Using computed tomography reconstruction, U.K., U.S., and German researchers recently learned more about the creature’s anatomy. They’ve given the fossil creature the scientific name Idmonarachne brasieri and dated to around 305 million years ago. Their research was published today in Proceedings of the Royal Society B.   

According to BBC News, the fossil escaped identification for decades, having been previously stored in a box at Paris’ Museum National d’Histoire Naturelle. With computer tomography, the researchers were able to glimpse the portion of the fossil embedded within the Carboniferous-age stone.

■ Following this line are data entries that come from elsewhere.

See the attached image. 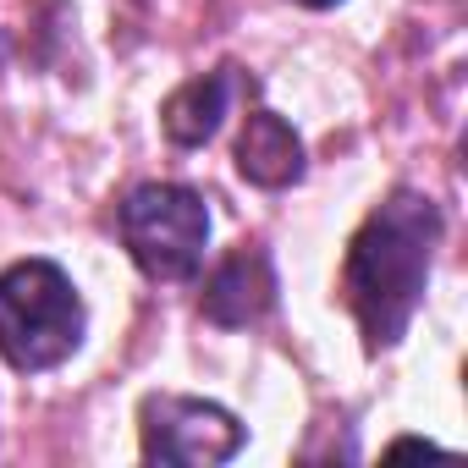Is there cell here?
<instances>
[{
    "instance_id": "1",
    "label": "cell",
    "mask_w": 468,
    "mask_h": 468,
    "mask_svg": "<svg viewBox=\"0 0 468 468\" xmlns=\"http://www.w3.org/2000/svg\"><path fill=\"white\" fill-rule=\"evenodd\" d=\"M435 243H441V209L419 187H397L353 231L342 260V292L369 353H386L408 336L435 265Z\"/></svg>"
},
{
    "instance_id": "2",
    "label": "cell",
    "mask_w": 468,
    "mask_h": 468,
    "mask_svg": "<svg viewBox=\"0 0 468 468\" xmlns=\"http://www.w3.org/2000/svg\"><path fill=\"white\" fill-rule=\"evenodd\" d=\"M83 298L56 260H17L0 271V358L17 375H45L83 347Z\"/></svg>"
},
{
    "instance_id": "3",
    "label": "cell",
    "mask_w": 468,
    "mask_h": 468,
    "mask_svg": "<svg viewBox=\"0 0 468 468\" xmlns=\"http://www.w3.org/2000/svg\"><path fill=\"white\" fill-rule=\"evenodd\" d=\"M116 231L149 282H193L209 249V209L182 182H144L122 198Z\"/></svg>"
},
{
    "instance_id": "4",
    "label": "cell",
    "mask_w": 468,
    "mask_h": 468,
    "mask_svg": "<svg viewBox=\"0 0 468 468\" xmlns=\"http://www.w3.org/2000/svg\"><path fill=\"white\" fill-rule=\"evenodd\" d=\"M138 430H144V463H165V468H209L238 457L249 441L231 408L176 391H149L138 402Z\"/></svg>"
},
{
    "instance_id": "5",
    "label": "cell",
    "mask_w": 468,
    "mask_h": 468,
    "mask_svg": "<svg viewBox=\"0 0 468 468\" xmlns=\"http://www.w3.org/2000/svg\"><path fill=\"white\" fill-rule=\"evenodd\" d=\"M198 309L209 325H254L276 309V265L260 243H238L209 276H204V292H198Z\"/></svg>"
},
{
    "instance_id": "6",
    "label": "cell",
    "mask_w": 468,
    "mask_h": 468,
    "mask_svg": "<svg viewBox=\"0 0 468 468\" xmlns=\"http://www.w3.org/2000/svg\"><path fill=\"white\" fill-rule=\"evenodd\" d=\"M238 171L254 187L303 182V138L292 133V122H282L276 111H254L243 122V138H238Z\"/></svg>"
},
{
    "instance_id": "7",
    "label": "cell",
    "mask_w": 468,
    "mask_h": 468,
    "mask_svg": "<svg viewBox=\"0 0 468 468\" xmlns=\"http://www.w3.org/2000/svg\"><path fill=\"white\" fill-rule=\"evenodd\" d=\"M231 89H238V67H215V72L182 83V89L165 100V111H160L165 138H171L176 149H198V144H209V138L220 133L226 111H231Z\"/></svg>"
},
{
    "instance_id": "8",
    "label": "cell",
    "mask_w": 468,
    "mask_h": 468,
    "mask_svg": "<svg viewBox=\"0 0 468 468\" xmlns=\"http://www.w3.org/2000/svg\"><path fill=\"white\" fill-rule=\"evenodd\" d=\"M402 452H441V446H435V441H419V435H408V441H397V446H391V457H402Z\"/></svg>"
},
{
    "instance_id": "9",
    "label": "cell",
    "mask_w": 468,
    "mask_h": 468,
    "mask_svg": "<svg viewBox=\"0 0 468 468\" xmlns=\"http://www.w3.org/2000/svg\"><path fill=\"white\" fill-rule=\"evenodd\" d=\"M298 6H314V12H325V6H336V0H298Z\"/></svg>"
}]
</instances>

While morphologically similar to spiders, the researchers noted the specimen’s lack of a couple key diagnostic characters of the spider order Araneae. Namely, the absence of spinnerets on the posterior’s underside. Additionally, it lacked a tail-like appendage that was found in spider-related creatures from the Devonian-Permian. This led researchers to classify I. brasieri as a sister group to uraraneids, both spider stem groups.

Prior to developing spinnerets, spider stem groups developed the ability to produce silk, which emerges from microscopic spigots. “This would have been followed by the loss of flagelliform telson (the tail-like appendage), and then the ability to spin silk using spinnerets,” the researchers wrote. “This last innovation defines the true spiders, significantly post-dates the origins of silk, and may be a key to the group’s success.”

“Our creature probably split off the spider line after (Attercopus), but before true spiders appeared,” Russell Garwood, a co-author of the study from the University of Manchester, told BBC News. “The earliest known spider is actually from the same fossil deposit—and it definitely has spinnerets. So what we’re actually looking at is an extinct lineage that split off from the spider line some time before 305 million years ago, and those two have evolved in parallel.”